Milano

Carcere di Bollate, i giornalisti incrociano Formigoni (che li dribbla)

Carcere di Bollate, alla presentazione della ricicleria spunta anche l'ex Celeste Roberto Formigoni, che sta scontando la sua pena. E qualche pensiero viene...

Il Celeste dribbla telecamere in carcere. Bollate, i giornalisti incrociano l’ex governatore

Dite quello che volete ma, anche se è un carcere modello, Bollate fa sempre il suo effetto. Perché, consumate le formalità per entrare, superato lo spaccio e la sala riunioni, poi, vi toccherà entrare nel corpaccione di una galera: mura di cemento armato alte una decina di metri, sbarre alle finestre, guardie carcerarie che – seppure col sorriso sulle labbra – non vi perdono mai di vista. L’occasione è la presentazione di una ricicleria voluta da A2A, Regione e comune, per sostenere il lavoro, le attività che dovrebbero accompagnare i reclusi verso un nuovo inizio.
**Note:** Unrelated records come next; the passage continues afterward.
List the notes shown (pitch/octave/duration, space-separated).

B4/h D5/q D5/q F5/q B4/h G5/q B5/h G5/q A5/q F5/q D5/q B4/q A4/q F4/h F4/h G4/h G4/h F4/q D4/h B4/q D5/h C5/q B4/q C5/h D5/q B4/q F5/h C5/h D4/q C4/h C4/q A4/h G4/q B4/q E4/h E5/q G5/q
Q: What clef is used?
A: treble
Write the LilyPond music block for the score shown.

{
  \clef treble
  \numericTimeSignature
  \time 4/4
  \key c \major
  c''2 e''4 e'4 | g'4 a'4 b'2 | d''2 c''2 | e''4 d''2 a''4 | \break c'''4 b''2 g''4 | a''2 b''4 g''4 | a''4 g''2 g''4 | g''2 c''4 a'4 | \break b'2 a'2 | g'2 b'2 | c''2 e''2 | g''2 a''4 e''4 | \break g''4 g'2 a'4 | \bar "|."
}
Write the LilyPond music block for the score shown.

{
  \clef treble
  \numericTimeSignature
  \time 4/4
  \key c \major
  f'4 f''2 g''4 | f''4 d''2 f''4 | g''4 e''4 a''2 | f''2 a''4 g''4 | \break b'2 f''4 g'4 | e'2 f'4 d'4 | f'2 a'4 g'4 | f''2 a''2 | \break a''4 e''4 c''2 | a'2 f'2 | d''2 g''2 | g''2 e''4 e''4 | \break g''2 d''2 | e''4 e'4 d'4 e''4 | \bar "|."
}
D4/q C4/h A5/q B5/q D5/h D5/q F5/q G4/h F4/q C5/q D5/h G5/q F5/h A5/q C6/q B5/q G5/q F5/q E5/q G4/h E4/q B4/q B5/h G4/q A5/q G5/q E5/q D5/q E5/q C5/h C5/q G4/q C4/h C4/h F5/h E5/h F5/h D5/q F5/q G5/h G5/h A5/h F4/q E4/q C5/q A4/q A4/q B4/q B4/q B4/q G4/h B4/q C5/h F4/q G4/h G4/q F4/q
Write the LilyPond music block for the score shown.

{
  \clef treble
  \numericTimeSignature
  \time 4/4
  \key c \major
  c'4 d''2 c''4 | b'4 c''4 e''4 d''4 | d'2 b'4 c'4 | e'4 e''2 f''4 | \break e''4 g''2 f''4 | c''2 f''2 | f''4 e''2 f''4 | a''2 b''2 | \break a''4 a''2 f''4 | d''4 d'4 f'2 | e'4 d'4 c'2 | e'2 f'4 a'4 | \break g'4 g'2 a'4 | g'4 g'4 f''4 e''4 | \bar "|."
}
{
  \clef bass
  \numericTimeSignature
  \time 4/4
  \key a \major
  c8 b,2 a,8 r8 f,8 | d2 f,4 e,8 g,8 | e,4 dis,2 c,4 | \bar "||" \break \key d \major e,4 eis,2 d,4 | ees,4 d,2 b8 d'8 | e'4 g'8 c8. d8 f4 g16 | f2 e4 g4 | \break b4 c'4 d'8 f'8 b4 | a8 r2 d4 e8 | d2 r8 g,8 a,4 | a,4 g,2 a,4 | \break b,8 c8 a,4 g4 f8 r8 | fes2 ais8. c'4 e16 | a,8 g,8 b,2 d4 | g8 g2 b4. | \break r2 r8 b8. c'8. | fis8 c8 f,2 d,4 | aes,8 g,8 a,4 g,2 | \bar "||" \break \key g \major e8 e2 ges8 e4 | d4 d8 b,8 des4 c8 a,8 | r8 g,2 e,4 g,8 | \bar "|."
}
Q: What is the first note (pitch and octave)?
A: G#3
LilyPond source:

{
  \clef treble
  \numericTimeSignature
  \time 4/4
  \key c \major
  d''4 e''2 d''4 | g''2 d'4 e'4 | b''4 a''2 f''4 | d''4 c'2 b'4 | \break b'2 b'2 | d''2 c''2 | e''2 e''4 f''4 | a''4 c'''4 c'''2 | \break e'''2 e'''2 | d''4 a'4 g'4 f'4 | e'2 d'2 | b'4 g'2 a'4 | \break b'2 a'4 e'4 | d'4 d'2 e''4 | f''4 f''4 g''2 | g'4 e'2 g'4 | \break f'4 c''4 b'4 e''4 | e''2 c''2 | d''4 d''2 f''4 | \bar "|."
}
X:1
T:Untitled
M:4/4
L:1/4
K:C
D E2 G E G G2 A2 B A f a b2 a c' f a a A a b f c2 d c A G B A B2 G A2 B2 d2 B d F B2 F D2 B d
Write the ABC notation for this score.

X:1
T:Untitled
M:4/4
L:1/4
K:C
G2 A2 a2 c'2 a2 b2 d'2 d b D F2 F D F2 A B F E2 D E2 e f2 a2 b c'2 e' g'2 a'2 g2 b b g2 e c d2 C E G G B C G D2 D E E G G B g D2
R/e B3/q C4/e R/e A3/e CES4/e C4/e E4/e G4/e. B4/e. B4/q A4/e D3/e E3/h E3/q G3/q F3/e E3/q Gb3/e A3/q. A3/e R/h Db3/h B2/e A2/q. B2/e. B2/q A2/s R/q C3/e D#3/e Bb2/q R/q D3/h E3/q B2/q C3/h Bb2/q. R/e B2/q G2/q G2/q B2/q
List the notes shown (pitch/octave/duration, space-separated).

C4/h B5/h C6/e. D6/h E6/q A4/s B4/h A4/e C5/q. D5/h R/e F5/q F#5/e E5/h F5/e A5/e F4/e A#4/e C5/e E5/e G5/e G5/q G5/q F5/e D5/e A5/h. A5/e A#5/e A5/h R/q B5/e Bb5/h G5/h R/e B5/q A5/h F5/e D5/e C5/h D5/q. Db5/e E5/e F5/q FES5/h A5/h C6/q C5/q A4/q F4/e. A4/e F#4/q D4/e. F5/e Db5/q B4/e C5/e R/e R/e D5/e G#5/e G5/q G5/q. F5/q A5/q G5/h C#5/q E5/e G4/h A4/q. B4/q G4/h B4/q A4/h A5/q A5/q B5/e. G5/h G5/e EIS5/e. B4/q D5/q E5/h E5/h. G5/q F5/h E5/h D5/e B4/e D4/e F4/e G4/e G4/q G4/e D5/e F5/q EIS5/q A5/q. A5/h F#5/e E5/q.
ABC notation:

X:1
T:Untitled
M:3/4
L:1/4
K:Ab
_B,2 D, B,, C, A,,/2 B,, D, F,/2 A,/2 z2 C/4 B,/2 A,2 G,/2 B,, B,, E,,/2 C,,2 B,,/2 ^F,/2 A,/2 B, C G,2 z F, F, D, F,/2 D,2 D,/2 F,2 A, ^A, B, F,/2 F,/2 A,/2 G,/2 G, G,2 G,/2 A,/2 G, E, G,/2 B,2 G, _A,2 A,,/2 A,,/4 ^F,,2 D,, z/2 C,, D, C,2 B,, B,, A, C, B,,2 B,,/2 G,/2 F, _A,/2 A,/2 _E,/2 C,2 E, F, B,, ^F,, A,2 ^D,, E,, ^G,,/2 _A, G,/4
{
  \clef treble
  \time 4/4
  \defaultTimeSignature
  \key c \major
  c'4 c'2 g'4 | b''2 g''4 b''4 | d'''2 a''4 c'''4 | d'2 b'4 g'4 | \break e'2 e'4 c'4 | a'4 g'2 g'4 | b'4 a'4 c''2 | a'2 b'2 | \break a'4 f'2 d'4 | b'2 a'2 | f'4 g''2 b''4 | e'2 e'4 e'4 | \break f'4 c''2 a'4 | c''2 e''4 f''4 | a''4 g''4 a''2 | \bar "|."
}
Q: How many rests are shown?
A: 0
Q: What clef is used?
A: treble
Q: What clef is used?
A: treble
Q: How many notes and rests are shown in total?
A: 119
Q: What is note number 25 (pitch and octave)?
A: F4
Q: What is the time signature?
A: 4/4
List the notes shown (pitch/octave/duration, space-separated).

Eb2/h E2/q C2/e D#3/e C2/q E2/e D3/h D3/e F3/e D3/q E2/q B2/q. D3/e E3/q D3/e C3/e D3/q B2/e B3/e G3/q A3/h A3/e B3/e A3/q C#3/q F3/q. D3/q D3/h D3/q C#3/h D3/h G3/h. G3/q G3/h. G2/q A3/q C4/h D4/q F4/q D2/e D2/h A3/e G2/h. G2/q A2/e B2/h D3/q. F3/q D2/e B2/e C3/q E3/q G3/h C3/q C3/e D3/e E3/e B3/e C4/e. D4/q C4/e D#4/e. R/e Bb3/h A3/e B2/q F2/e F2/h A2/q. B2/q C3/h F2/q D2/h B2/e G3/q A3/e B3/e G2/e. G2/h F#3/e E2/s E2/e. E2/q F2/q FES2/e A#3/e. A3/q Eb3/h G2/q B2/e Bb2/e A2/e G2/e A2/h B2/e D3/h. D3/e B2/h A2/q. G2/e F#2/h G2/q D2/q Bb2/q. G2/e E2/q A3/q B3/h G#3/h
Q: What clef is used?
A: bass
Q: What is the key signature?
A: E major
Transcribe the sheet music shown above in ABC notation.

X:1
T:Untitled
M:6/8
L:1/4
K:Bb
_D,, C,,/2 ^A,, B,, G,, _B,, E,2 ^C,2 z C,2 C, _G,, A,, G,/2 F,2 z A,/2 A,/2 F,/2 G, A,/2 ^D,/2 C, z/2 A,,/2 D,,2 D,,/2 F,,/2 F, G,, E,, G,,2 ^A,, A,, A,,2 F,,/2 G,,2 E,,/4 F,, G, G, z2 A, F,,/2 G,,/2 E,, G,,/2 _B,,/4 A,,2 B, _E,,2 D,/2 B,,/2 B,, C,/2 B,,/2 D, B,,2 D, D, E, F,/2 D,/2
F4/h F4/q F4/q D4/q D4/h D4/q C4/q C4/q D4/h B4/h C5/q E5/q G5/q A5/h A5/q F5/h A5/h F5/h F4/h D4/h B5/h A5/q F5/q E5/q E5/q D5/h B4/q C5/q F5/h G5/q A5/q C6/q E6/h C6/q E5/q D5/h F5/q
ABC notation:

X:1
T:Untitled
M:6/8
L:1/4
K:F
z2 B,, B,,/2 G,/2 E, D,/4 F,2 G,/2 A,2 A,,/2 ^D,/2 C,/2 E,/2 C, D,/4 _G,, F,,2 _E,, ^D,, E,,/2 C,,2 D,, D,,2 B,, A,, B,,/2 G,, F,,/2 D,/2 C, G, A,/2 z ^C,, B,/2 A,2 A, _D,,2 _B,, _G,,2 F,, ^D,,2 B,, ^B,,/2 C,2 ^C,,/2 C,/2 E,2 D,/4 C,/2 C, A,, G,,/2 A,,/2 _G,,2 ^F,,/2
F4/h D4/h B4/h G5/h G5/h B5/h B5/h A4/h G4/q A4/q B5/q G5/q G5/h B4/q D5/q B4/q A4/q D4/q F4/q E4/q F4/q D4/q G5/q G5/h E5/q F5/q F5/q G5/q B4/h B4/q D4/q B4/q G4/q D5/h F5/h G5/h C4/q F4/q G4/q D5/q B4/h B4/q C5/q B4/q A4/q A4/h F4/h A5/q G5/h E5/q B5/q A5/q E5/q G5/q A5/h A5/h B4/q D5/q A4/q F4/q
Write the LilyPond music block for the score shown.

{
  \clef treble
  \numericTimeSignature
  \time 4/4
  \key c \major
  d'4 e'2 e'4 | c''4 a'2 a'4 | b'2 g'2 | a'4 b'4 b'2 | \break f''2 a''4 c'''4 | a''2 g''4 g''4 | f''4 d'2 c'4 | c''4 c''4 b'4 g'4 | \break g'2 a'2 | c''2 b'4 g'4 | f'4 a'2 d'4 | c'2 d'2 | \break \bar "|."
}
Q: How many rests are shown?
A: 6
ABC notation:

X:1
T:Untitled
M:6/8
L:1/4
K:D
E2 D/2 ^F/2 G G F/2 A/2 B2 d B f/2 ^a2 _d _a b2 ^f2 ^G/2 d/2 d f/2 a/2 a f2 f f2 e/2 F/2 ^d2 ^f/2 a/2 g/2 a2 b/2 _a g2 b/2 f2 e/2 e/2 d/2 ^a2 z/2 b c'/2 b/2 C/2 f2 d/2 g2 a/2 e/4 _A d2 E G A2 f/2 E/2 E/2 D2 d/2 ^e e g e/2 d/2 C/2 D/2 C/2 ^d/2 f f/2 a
C’è un sacco di gente “estranea” a Bollate oggi: giornalisti, operatori, il direttore aggiunto della casa di reclusione, Cosima Buccoliero, il direttore delle carceri lombarde Pietro Buffa; il gran capo di A2A Valerio Camerano; gli assessori all’ambiente Cattaneo e Granelli. Si percorrono assieme i lunghi corridoi che si aprono sulle sezioni (un tempo si sarebbe detto i bracci). A metà di un lungo (e triste) corridoio, d’improvviso, spunta Roberto Formigoni: pantaloni leggeri, una maglietta chiara, il solito passo deciso, come se dovesse andare in giunta, col solito ritardo. Dura poco meno di un minuto la sua presenza, poi taglia verso la zona mensa, non ha mai abbassato gli occhi, come fosse assorto nei suoi pensieri. Gli ospiti si guardano: telecamere spente, i cellulari anche.

Sorpresi e c’è un po’ di sconcerto, perché molti di noi hanno seguito a lungo il suo impegno politico, l'hanno ascoltato per anni, a volte anche in disaccordo. Ma il rispetto non è mai mancato. La giustizia deve fare il suo corso e dev’essere uguale per tutti. Ma forse il Celeste dietro le sbarre è uno spreco. Farebbe molto meglio a sè e agli altri ai servizi sociali. O no?